1. Field of the Invention
The invention relates to the field of pulverized fuel burners, particularly pulverized coal burners.
2. Prior Art
Recently, a trend has begun towards employing more coal, particularly for utilities. This trend has been brought about because of the abundance of coal, particularly in the United States, and current problems in supplying ample quantities of natural gas and oil.
Because of the present day recognition of pollution hazards, large consumers of fossil fuels are required to meet specified emission standards. among the pollutants which must be controlled are oxides of nitrogen, such as nitric oxide (NO) and nitrogen dioxide (NO.sub.2), collectively referred to as nitric oxides (NO.sub.x). The nitric oxides are a strong public concern since in the form of NO.sub.2 they produce a visible brownish gas obscuring visibility, and combining with reactive hydrocarbons to form photochemical "smog" and/or possibly carcinogenic nitrites and nitrates.
Some attention has been given to the reduction of NO.sub.x in coal-fired furnaces.
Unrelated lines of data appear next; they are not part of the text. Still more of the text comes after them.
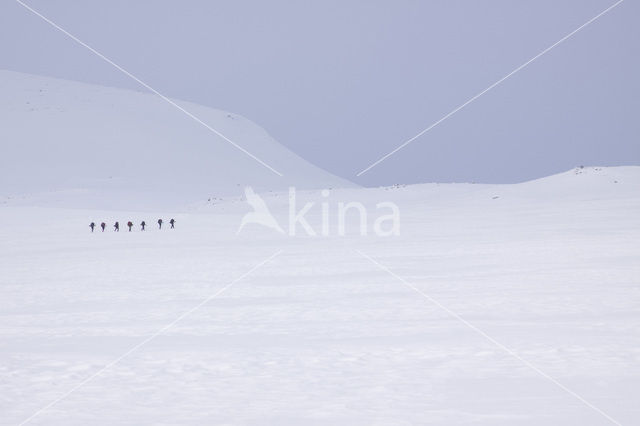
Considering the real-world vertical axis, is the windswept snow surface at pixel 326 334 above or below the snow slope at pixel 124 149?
below

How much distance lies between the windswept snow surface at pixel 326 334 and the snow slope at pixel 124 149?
37.2 metres

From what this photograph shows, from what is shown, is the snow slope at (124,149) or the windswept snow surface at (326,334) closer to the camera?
the windswept snow surface at (326,334)

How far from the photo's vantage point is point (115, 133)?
82.2 m

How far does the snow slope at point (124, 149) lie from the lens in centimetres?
6550

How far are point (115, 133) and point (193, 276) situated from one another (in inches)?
2772

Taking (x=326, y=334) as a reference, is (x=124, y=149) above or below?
above

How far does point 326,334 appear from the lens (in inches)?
358

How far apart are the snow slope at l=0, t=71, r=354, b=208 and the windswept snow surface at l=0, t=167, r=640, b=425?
3716 centimetres

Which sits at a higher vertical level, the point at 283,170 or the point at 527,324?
the point at 283,170

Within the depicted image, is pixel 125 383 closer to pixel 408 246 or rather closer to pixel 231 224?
pixel 408 246

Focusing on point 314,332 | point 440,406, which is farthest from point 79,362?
point 440,406

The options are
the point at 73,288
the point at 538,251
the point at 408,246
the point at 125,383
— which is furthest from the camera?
the point at 408,246

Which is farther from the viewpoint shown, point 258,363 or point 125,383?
point 258,363

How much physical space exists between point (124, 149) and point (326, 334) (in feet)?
239
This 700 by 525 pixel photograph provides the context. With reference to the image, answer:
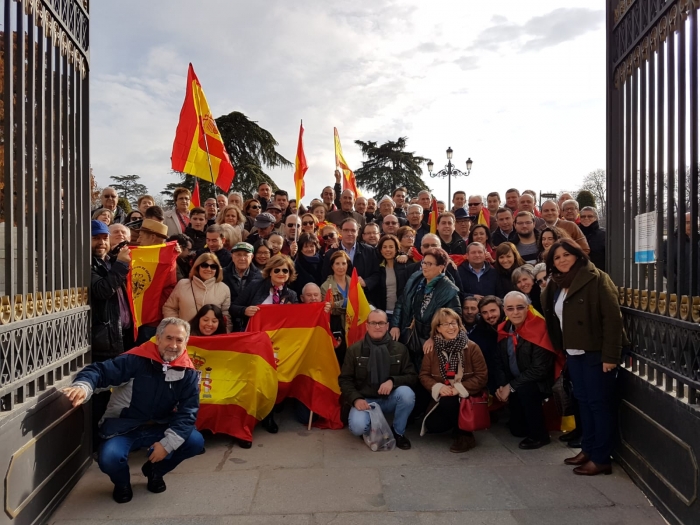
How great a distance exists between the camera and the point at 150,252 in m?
6.14

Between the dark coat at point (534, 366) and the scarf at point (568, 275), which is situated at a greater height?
the scarf at point (568, 275)

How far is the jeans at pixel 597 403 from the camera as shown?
4.60 metres

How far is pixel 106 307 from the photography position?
16.6 ft


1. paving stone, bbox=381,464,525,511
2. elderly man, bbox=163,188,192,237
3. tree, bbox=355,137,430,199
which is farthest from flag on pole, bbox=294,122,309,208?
tree, bbox=355,137,430,199

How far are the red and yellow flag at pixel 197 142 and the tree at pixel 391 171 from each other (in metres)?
32.3

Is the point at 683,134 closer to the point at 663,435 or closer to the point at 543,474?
the point at 663,435

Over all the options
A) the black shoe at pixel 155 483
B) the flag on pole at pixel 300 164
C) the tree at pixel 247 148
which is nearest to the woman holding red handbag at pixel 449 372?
the black shoe at pixel 155 483

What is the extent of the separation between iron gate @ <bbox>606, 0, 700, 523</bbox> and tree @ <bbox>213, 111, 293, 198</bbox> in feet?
73.6

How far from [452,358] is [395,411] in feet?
2.58

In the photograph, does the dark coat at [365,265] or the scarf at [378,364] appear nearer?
the scarf at [378,364]

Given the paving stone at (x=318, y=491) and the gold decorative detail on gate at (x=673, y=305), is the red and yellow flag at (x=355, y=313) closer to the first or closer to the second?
the paving stone at (x=318, y=491)

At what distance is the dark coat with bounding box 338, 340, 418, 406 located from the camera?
5543 mm

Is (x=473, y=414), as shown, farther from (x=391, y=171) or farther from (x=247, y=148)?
(x=391, y=171)

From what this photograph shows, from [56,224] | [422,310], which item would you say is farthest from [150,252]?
[422,310]
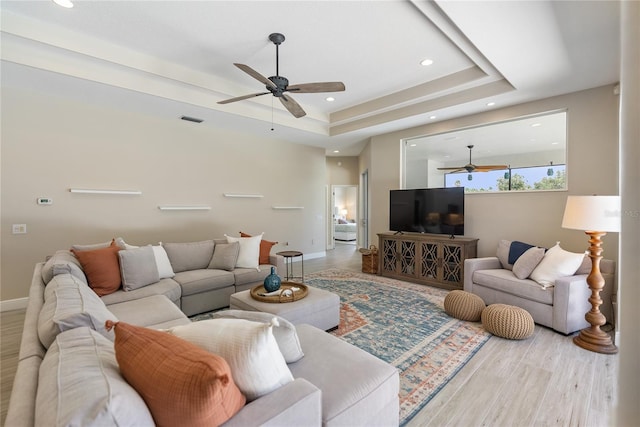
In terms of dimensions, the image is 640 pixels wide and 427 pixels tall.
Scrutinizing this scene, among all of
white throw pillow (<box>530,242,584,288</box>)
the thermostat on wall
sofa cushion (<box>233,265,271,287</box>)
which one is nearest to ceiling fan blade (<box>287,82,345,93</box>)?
sofa cushion (<box>233,265,271,287</box>)

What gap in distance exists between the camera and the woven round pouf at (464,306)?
10.7 feet

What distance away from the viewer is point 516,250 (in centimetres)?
382

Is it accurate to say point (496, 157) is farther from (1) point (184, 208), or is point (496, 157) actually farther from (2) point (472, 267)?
(1) point (184, 208)

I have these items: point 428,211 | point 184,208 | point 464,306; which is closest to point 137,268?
point 184,208

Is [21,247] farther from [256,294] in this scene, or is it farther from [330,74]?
[330,74]

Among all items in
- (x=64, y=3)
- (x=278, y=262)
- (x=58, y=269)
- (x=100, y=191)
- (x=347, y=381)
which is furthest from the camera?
(x=278, y=262)

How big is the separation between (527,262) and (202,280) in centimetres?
374

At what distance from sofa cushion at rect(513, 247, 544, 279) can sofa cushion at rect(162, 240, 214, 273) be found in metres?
3.83

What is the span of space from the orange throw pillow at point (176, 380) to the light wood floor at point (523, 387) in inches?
56.5

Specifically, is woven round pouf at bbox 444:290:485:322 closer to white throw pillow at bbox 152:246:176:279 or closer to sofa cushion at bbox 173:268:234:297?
sofa cushion at bbox 173:268:234:297

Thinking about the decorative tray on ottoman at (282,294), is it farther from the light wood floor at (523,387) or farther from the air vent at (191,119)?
the air vent at (191,119)

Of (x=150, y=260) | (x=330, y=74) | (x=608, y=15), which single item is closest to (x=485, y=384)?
(x=608, y=15)

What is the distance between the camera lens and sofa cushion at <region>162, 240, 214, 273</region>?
3.79m

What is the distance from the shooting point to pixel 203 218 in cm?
531
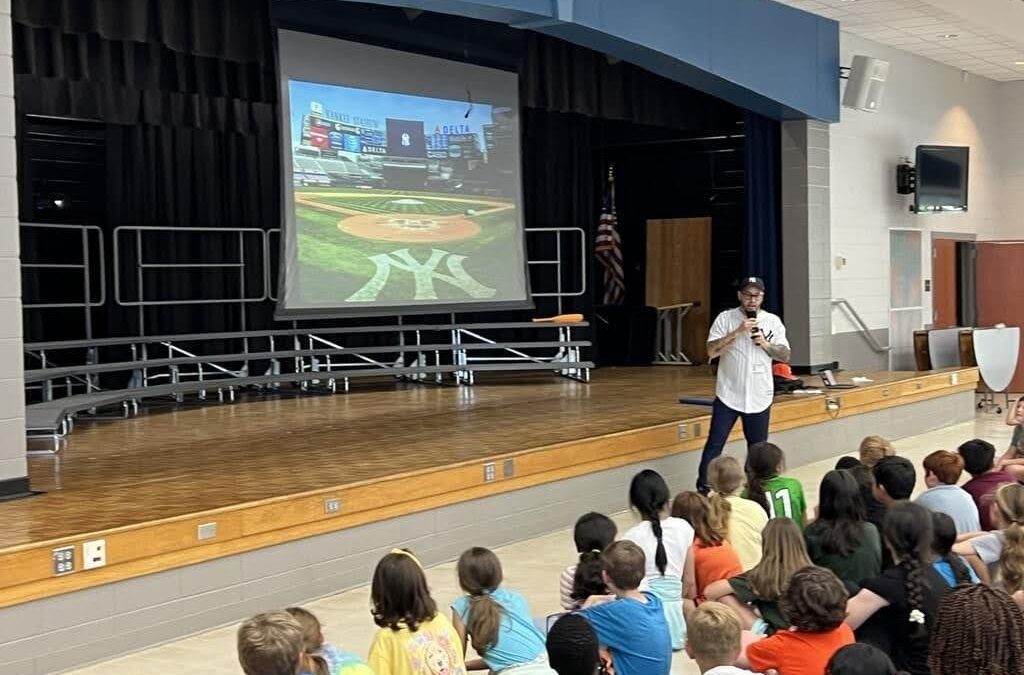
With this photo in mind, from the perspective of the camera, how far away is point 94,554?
4840 millimetres

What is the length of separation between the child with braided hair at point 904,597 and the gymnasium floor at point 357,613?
1170mm

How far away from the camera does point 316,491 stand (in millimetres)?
5859

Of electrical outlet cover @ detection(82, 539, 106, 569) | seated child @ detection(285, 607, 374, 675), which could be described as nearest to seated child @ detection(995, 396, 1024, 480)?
seated child @ detection(285, 607, 374, 675)

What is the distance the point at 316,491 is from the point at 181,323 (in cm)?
553

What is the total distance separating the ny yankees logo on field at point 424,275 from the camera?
9.98m

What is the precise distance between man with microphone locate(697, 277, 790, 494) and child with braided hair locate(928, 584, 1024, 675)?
17.3 feet

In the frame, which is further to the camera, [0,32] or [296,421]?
[296,421]

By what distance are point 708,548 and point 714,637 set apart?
1677 millimetres

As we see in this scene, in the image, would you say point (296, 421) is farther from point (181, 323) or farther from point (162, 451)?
point (181, 323)

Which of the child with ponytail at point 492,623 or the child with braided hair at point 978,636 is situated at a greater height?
the child with braided hair at point 978,636

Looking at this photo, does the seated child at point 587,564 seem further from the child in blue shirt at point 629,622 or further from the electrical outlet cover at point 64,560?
the electrical outlet cover at point 64,560

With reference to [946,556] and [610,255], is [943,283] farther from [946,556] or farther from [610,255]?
[946,556]

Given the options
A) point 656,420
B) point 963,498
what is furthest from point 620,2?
point 963,498

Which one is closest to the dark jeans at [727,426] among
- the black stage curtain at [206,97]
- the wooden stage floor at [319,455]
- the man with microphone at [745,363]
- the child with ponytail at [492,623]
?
the man with microphone at [745,363]
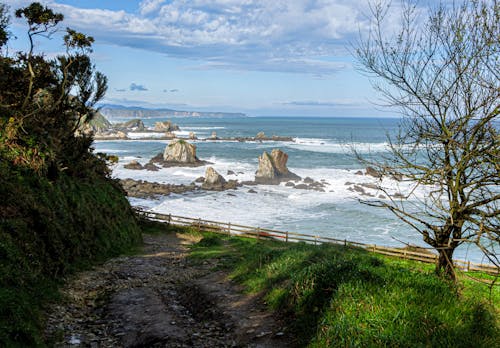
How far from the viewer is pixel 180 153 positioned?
253 ft

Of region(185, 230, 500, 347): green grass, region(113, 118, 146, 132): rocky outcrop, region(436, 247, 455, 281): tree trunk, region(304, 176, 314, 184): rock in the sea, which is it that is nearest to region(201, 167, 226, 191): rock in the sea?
region(304, 176, 314, 184): rock in the sea

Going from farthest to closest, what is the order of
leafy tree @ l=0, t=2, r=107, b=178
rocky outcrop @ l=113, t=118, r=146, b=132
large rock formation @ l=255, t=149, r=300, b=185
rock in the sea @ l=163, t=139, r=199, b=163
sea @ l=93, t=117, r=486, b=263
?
rocky outcrop @ l=113, t=118, r=146, b=132
rock in the sea @ l=163, t=139, r=199, b=163
large rock formation @ l=255, t=149, r=300, b=185
sea @ l=93, t=117, r=486, b=263
leafy tree @ l=0, t=2, r=107, b=178

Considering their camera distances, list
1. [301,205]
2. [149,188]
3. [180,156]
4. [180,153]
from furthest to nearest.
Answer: [180,153], [180,156], [149,188], [301,205]

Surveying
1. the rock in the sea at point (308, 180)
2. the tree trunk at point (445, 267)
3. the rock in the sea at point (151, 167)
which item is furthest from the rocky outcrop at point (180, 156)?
the tree trunk at point (445, 267)

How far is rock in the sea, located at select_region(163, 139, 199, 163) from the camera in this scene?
76.9 m

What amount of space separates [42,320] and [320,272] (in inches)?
238

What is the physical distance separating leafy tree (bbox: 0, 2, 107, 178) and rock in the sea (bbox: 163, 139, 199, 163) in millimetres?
53649

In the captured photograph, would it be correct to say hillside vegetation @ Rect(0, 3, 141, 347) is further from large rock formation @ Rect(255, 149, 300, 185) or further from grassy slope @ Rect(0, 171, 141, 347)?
large rock formation @ Rect(255, 149, 300, 185)

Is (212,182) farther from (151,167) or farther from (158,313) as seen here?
(158,313)

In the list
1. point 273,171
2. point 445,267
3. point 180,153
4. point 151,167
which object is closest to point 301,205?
point 273,171

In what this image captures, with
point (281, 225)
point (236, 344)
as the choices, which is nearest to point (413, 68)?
point (236, 344)

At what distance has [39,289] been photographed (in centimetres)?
954

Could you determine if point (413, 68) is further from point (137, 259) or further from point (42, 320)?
point (137, 259)

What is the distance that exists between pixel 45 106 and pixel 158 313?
13.6m
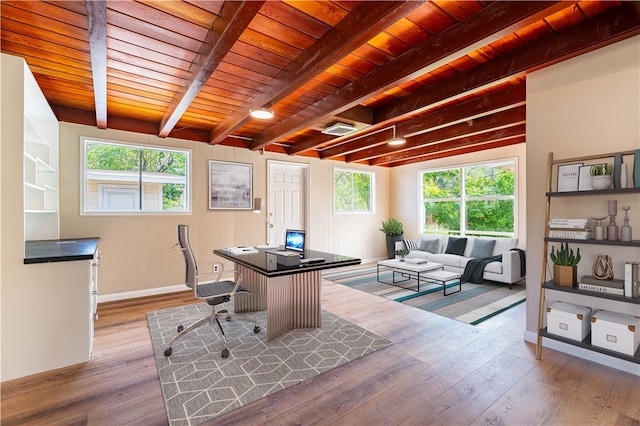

In U.S. Pat. No. 3,788,796 a pulverized fuel burner is described which provides means for reducing NO.sub.x. By maintaining a fuel-rich core, surrounded by combustion air, for a considerable distance from the burner, formation of NO.sub.x is reduced. Although this device provides satisfactory operation, it is complex, requires regular maintenance, and is not adaptable for existing burners, but rather requires an entire new burner.
In contrast, as will be described in detail, the improved burner of the present invention may be readily installed on existing burners, with minimum expense. Aerodynamic spoilers are employed on the primary air and fuel line to produce separate fuel-rich and air-rich zones.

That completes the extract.